***** Passage given *****
Introduction to Algorithms
Objectives
In this chapter, you will:
- Understand why algorithm analysis is important
- Use "Big-O" to describe execution time
- Understand the "Big-O" execution time of common operations on Python lists and dictionaries
- Understand how the implementation of Python data impacts algorithm analysis
- Understand how to benchmark simple Python programs
Demonstration Labs
Algorithms Demo 1:
File: timing1.py
Prints the running times for problem sizes that double,
using a single loop.
problemSize = 10000000
range_size = 5
print()
print("Count Problem Size Seconds")
work = 1
for count in range(range_size): #O(5n)
start = time.time() #O(1)
#the start of the algorithm
work = 1
for x in range(problemSize): #O(n)
work += 1 #O(2) = O(1) because of limits
work -= 1 #O(2) = O(1) because of limits
#the end of the algorithm
elapsed = time.time() - start
print(count+1 , end='')
print("%12d%16.3f" % (problemSize, elapsed))
problemSize *= 2
Expected Output:
| Problem Size | Seconds |
|---|---|
| 10000000 | 3.8 |
| 20000000 | 7.591 |
| 40000000 | 15.352 |
| 80000000 | 30.697 |
| 160000000 | 61.631 |
Algorithms Demo 2
Timing2.py
As another example, consider the following change in tester program's algorithm:
import time
problemSize = 1000
for count in range(5): #O(5n)
start = time.time() #O(1)
#start the algorithm
work = 1
for j in range(problemSize): # O(n)
for k in range(problemSize):
work += 1 #O(2)
work -= 1 #O(2)
#end of algorithm
elapsed = time.time() - start
print(f'{count+1} {problemSize} - {elapsed}')
problemSize *= 2
Expected Output:
| PROBLEM SIZE | SECONDS |
|---|---|
| 1000 | 0.387 |
| 2000 | 1.581 |
| 4000 | 6.463 |
| 8000 | 25.702 |
| 16000 | 102.666 |
Algorithms Demo 3:
File: counting.py
Prints the number of iterations for problem sizes
that double, using a nested loop.
problemSize = 1000
range_size = 5
print("Count Problem Size Iterations")
for count in range(range_size):
number = 0
work = 1
for j in range(problemSize):
for k in range(problemSize):
number += 1
work += 1
work -= 1
print(count+1 , end="")
print("%12d%15d" % (problemSize, number))
problemSize *= 2
**As you can see from the results, the number of iterations is the square of the problem size
Expected Output:
| PROBLEM SIZE | SECONDS |
|---|---|
| 1000 | 1000000 |
| 2000 | 4000000 |
| 4000 | 16000000 |
| 8000 | 64000000 |
| 16000 | 256000000 |
Algorithms Demo 4:
File: countfib.py Prints the number of calls of a recursive Fibonacci function with problem sizes that double.
***** Dataset entries *****
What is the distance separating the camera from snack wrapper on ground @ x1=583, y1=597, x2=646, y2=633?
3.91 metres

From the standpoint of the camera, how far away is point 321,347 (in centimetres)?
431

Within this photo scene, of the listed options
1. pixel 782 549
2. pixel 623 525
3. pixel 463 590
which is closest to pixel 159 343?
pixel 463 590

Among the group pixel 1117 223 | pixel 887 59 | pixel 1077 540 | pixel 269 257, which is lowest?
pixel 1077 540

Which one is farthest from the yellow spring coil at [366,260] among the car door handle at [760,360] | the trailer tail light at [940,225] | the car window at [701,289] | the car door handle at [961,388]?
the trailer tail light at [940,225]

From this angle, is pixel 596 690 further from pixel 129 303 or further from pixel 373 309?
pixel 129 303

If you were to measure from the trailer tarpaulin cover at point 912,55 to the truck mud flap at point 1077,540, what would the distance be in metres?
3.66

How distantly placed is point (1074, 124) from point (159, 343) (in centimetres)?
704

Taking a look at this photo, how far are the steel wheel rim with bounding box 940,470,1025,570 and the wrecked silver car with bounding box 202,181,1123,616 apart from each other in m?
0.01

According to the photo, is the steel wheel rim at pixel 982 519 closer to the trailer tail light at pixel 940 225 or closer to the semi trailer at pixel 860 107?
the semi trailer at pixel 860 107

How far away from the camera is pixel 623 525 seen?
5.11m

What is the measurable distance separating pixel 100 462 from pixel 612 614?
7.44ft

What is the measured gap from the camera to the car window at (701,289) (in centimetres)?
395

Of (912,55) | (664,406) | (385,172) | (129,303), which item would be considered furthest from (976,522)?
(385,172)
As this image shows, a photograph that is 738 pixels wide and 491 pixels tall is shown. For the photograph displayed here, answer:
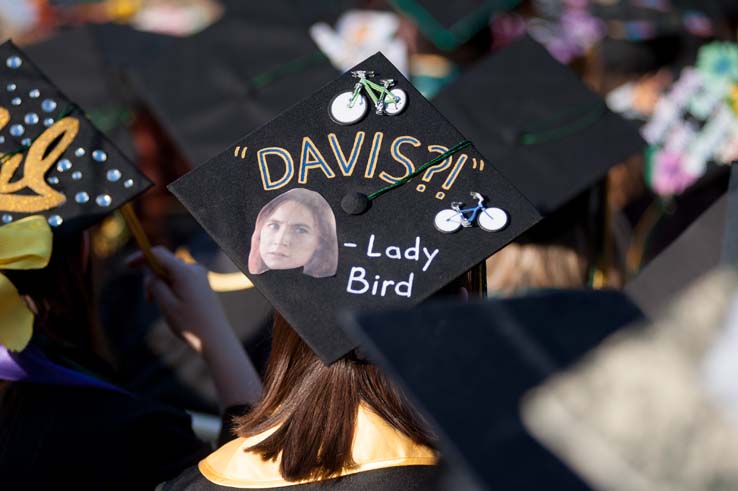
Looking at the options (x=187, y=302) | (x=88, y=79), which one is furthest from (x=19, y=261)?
(x=88, y=79)

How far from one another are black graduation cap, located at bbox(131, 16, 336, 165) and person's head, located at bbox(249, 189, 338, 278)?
149cm

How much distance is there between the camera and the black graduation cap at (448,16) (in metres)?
3.98

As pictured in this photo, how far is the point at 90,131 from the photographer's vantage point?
2068 mm

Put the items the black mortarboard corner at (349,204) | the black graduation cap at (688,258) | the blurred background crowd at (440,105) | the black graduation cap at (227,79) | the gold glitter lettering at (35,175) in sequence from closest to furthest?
1. the black mortarboard corner at (349,204)
2. the gold glitter lettering at (35,175)
3. the black graduation cap at (688,258)
4. the blurred background crowd at (440,105)
5. the black graduation cap at (227,79)

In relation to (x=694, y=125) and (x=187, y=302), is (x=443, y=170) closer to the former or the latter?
(x=187, y=302)

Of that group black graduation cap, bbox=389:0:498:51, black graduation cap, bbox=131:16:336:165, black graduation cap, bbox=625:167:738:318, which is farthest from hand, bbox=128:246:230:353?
black graduation cap, bbox=389:0:498:51

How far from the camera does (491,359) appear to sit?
1.20 metres

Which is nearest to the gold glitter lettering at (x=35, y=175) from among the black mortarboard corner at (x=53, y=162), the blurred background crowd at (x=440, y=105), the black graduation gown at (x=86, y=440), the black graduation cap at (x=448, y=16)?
the black mortarboard corner at (x=53, y=162)

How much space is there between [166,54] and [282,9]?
484 millimetres

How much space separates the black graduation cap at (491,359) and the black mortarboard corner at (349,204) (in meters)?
0.42

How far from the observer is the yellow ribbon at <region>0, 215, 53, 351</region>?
1.76 metres

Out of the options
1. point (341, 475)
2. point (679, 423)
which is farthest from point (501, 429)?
point (341, 475)

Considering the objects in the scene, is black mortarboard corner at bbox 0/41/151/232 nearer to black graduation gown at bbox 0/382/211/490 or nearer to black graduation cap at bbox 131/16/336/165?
black graduation gown at bbox 0/382/211/490

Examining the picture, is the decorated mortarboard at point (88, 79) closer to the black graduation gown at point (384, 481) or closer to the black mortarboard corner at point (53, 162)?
the black mortarboard corner at point (53, 162)
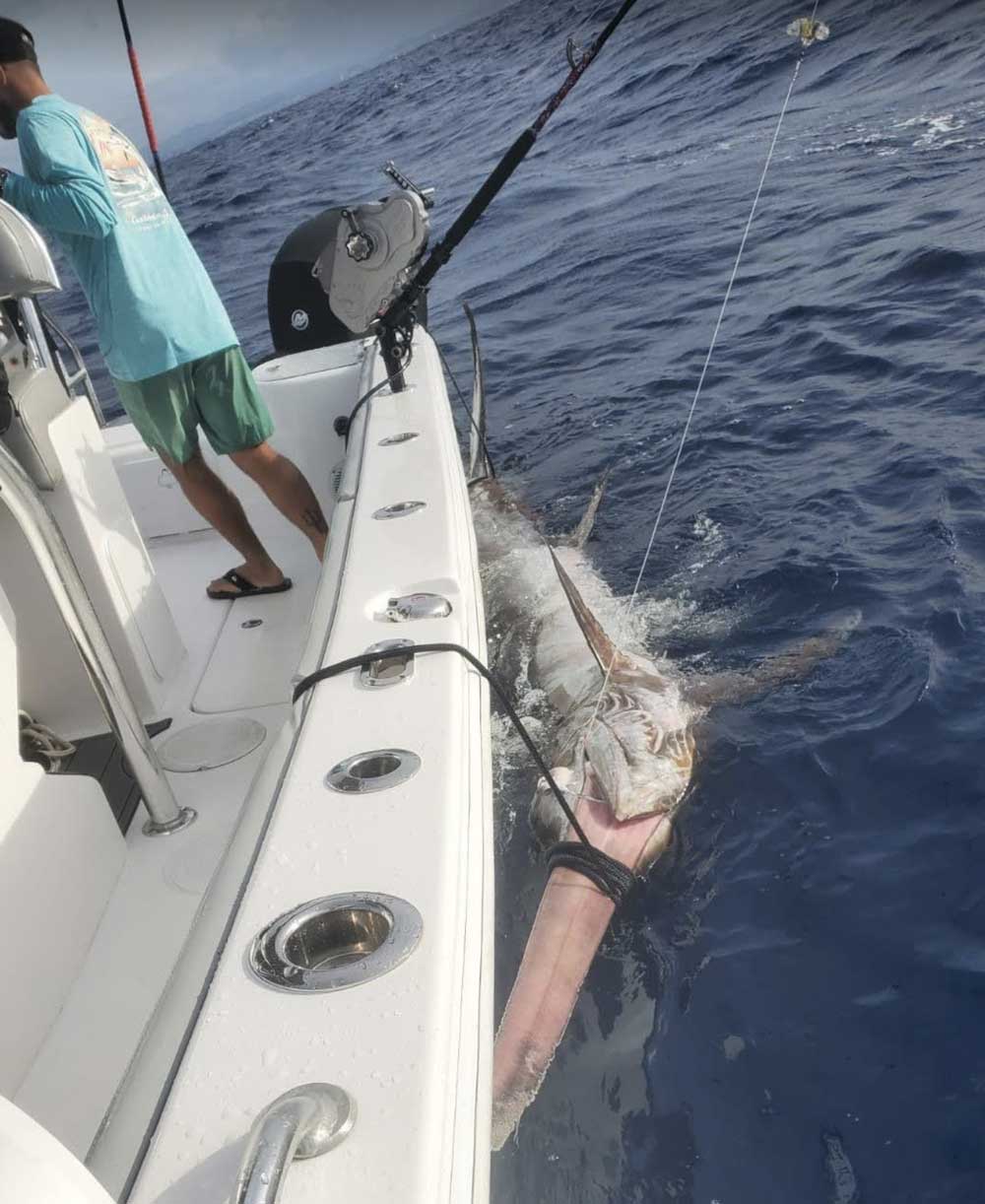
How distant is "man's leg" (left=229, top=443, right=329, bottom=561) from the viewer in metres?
3.25

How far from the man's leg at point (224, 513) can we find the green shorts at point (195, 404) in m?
0.06

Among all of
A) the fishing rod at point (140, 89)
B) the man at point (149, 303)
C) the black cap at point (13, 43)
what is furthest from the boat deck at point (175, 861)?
the fishing rod at point (140, 89)

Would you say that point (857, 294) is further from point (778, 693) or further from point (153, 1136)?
point (153, 1136)

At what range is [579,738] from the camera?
9.82 feet

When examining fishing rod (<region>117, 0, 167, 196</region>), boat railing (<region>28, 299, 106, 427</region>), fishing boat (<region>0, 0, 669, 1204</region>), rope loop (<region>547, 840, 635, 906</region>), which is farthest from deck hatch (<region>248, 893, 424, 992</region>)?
fishing rod (<region>117, 0, 167, 196</region>)

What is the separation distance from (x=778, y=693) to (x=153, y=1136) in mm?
2392

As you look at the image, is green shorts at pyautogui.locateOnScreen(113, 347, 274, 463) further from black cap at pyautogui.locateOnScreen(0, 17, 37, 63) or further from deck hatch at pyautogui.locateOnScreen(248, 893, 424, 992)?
deck hatch at pyautogui.locateOnScreen(248, 893, 424, 992)

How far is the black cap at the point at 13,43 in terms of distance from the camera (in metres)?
2.54

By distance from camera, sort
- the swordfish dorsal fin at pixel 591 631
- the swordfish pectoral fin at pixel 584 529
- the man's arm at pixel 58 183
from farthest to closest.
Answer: the swordfish pectoral fin at pixel 584 529 < the swordfish dorsal fin at pixel 591 631 < the man's arm at pixel 58 183

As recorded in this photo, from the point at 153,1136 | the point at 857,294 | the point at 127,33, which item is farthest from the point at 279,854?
the point at 857,294

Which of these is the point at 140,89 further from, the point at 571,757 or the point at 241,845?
the point at 241,845

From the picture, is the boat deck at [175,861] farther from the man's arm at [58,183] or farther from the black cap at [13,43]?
the black cap at [13,43]

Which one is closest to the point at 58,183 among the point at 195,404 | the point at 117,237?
the point at 117,237

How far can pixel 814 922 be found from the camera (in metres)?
2.38
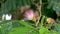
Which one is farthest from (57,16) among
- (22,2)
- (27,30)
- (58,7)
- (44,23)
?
(27,30)

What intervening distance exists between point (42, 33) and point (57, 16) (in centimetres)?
97

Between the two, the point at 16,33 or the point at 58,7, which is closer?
the point at 16,33

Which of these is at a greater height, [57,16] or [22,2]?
[22,2]

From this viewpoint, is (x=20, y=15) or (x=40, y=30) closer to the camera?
(x=40, y=30)

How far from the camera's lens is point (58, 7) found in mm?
1364

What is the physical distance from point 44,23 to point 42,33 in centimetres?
14

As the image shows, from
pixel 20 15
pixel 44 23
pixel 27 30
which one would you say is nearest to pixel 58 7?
pixel 20 15

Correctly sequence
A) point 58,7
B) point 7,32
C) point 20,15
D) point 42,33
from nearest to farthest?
1. point 42,33
2. point 7,32
3. point 58,7
4. point 20,15

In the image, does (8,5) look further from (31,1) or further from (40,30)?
(40,30)

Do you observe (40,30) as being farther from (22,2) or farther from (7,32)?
(22,2)

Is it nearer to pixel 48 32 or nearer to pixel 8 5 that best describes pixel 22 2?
pixel 8 5

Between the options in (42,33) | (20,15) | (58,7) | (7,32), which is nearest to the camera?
(42,33)

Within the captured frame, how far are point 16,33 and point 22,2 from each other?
720 millimetres

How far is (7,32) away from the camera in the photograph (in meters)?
0.78
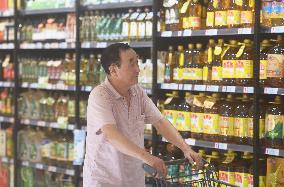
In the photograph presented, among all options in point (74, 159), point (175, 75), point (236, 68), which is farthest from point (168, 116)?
point (74, 159)

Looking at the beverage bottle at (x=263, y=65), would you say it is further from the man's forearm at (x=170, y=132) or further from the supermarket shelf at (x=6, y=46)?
the supermarket shelf at (x=6, y=46)

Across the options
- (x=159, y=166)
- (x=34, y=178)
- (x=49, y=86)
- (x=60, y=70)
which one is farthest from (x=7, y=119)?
(x=159, y=166)

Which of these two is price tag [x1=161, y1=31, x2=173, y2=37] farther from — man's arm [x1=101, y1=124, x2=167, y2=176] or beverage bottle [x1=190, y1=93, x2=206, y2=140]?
man's arm [x1=101, y1=124, x2=167, y2=176]

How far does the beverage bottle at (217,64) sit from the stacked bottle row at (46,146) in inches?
79.2

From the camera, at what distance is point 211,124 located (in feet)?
15.4

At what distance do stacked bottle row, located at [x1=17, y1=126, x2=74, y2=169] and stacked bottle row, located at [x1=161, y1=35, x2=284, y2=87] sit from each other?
5.42ft

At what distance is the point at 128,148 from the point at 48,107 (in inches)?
134

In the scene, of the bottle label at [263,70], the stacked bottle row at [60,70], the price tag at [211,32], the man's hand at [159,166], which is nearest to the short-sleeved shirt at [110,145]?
the man's hand at [159,166]

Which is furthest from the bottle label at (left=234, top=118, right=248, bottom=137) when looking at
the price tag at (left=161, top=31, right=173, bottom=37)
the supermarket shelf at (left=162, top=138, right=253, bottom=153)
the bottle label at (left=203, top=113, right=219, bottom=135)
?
the price tag at (left=161, top=31, right=173, bottom=37)

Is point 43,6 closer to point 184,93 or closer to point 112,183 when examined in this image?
point 184,93

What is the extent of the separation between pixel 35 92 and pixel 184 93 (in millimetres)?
2046

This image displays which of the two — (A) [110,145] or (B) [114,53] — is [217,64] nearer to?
(B) [114,53]

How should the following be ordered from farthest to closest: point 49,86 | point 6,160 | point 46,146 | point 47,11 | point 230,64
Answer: point 6,160 < point 46,146 < point 47,11 < point 49,86 < point 230,64

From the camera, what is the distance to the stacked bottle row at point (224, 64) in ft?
14.1
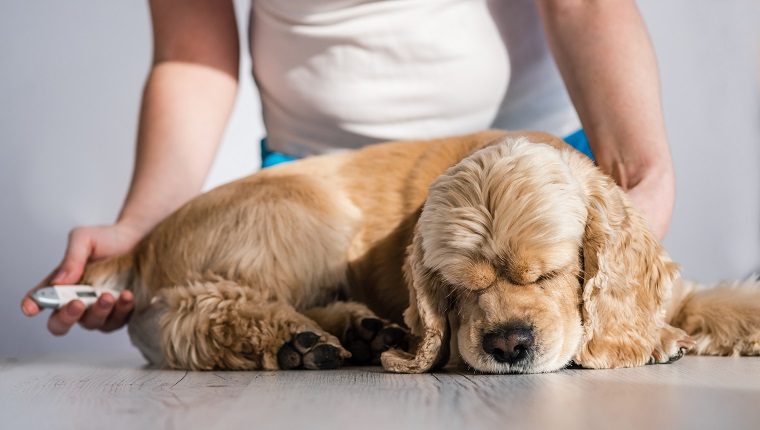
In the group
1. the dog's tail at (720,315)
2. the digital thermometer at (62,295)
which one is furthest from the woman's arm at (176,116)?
the dog's tail at (720,315)

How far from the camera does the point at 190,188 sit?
3.57m

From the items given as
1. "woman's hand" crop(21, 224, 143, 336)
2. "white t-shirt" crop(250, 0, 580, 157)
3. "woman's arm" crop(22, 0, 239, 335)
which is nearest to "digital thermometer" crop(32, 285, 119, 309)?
"woman's hand" crop(21, 224, 143, 336)

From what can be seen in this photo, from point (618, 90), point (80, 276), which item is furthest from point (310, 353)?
point (618, 90)

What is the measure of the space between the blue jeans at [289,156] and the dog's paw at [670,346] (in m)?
0.85

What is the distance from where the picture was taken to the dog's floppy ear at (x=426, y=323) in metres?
2.29

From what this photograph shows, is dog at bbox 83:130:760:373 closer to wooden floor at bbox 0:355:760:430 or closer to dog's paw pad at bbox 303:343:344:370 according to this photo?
dog's paw pad at bbox 303:343:344:370

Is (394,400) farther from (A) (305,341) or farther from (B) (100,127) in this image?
(B) (100,127)

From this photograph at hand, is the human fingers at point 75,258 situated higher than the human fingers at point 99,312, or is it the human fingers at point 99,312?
the human fingers at point 75,258

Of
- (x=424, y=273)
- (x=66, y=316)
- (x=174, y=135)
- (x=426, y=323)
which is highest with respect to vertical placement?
(x=174, y=135)

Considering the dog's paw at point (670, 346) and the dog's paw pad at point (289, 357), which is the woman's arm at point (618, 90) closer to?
the dog's paw at point (670, 346)

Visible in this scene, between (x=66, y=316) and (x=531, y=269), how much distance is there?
164 cm

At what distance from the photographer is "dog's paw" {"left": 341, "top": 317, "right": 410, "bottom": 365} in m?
2.59

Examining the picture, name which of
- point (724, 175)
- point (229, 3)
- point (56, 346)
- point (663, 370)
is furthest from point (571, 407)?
point (724, 175)

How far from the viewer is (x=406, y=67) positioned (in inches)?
138
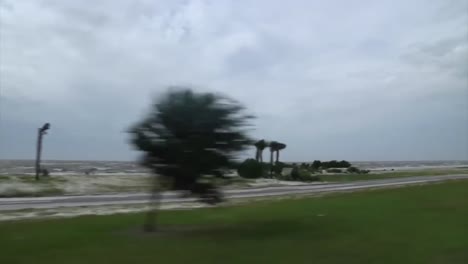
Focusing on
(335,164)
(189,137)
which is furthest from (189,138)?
(335,164)

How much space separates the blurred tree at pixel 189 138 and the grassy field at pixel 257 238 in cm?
173

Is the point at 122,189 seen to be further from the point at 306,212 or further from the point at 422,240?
the point at 422,240

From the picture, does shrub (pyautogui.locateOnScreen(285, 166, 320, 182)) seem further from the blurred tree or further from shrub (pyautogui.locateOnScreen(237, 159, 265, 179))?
the blurred tree

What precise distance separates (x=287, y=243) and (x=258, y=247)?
2.94ft

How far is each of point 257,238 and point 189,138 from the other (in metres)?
3.25

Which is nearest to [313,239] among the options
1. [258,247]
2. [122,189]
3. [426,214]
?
[258,247]

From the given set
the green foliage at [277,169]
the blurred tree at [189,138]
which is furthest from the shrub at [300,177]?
the blurred tree at [189,138]

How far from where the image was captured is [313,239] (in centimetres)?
1409

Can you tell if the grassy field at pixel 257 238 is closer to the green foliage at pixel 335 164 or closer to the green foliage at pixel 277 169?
the green foliage at pixel 277 169

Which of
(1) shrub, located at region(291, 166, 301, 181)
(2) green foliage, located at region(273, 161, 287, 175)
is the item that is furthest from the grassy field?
(2) green foliage, located at region(273, 161, 287, 175)

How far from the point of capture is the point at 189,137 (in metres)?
15.0

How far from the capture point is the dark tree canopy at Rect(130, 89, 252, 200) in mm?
15016

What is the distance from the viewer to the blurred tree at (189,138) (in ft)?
49.3

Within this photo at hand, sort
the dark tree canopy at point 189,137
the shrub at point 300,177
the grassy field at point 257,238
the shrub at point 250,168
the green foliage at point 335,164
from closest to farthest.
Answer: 1. the grassy field at point 257,238
2. the dark tree canopy at point 189,137
3. the shrub at point 250,168
4. the shrub at point 300,177
5. the green foliage at point 335,164
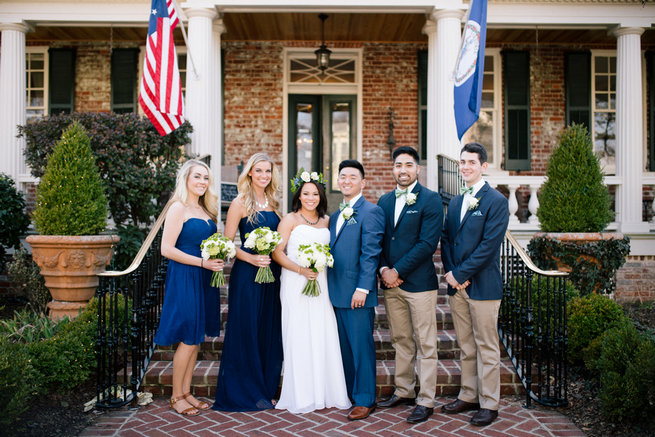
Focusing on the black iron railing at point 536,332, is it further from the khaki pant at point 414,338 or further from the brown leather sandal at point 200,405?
the brown leather sandal at point 200,405

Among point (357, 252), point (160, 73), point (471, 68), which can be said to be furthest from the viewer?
*****
▸ Task requirements:
**1.** In the introduction to algorithms, how does the number of iterations in the third demo relate to the problem size?
**2.** Carry on the introduction to algorithms from where it stops.

▸ Solved tasks:
**1.** The number of iterations is the square of the problem size.

**2.**
from collections import Counter
def fib(n, counter):
#count the number of calls of fib function
counter[n] += 1
if n < 3:
return 1 #base case
else:
return fib(n-1, counter) + fib(n-2, counter)
problemSize = 2
for count in range(5):
counter = Counter()
#start of the algorithm
fib(problemSize, counter)
#end algorithm
print(f'{problemSize} {counter}')
problemSize *= 2
Expected Output:
| PROBLEM SIZE | CALLS |
|---|---|
| 2 | 1 |
| 4 | 5 |
| 8 | 41 |
| 16 | 1973 |
| 32 | 4356617 |
Search Algorithms
Minimum Example Search
def index0fmin(lyst):
"""Returns the index of the minimum item."""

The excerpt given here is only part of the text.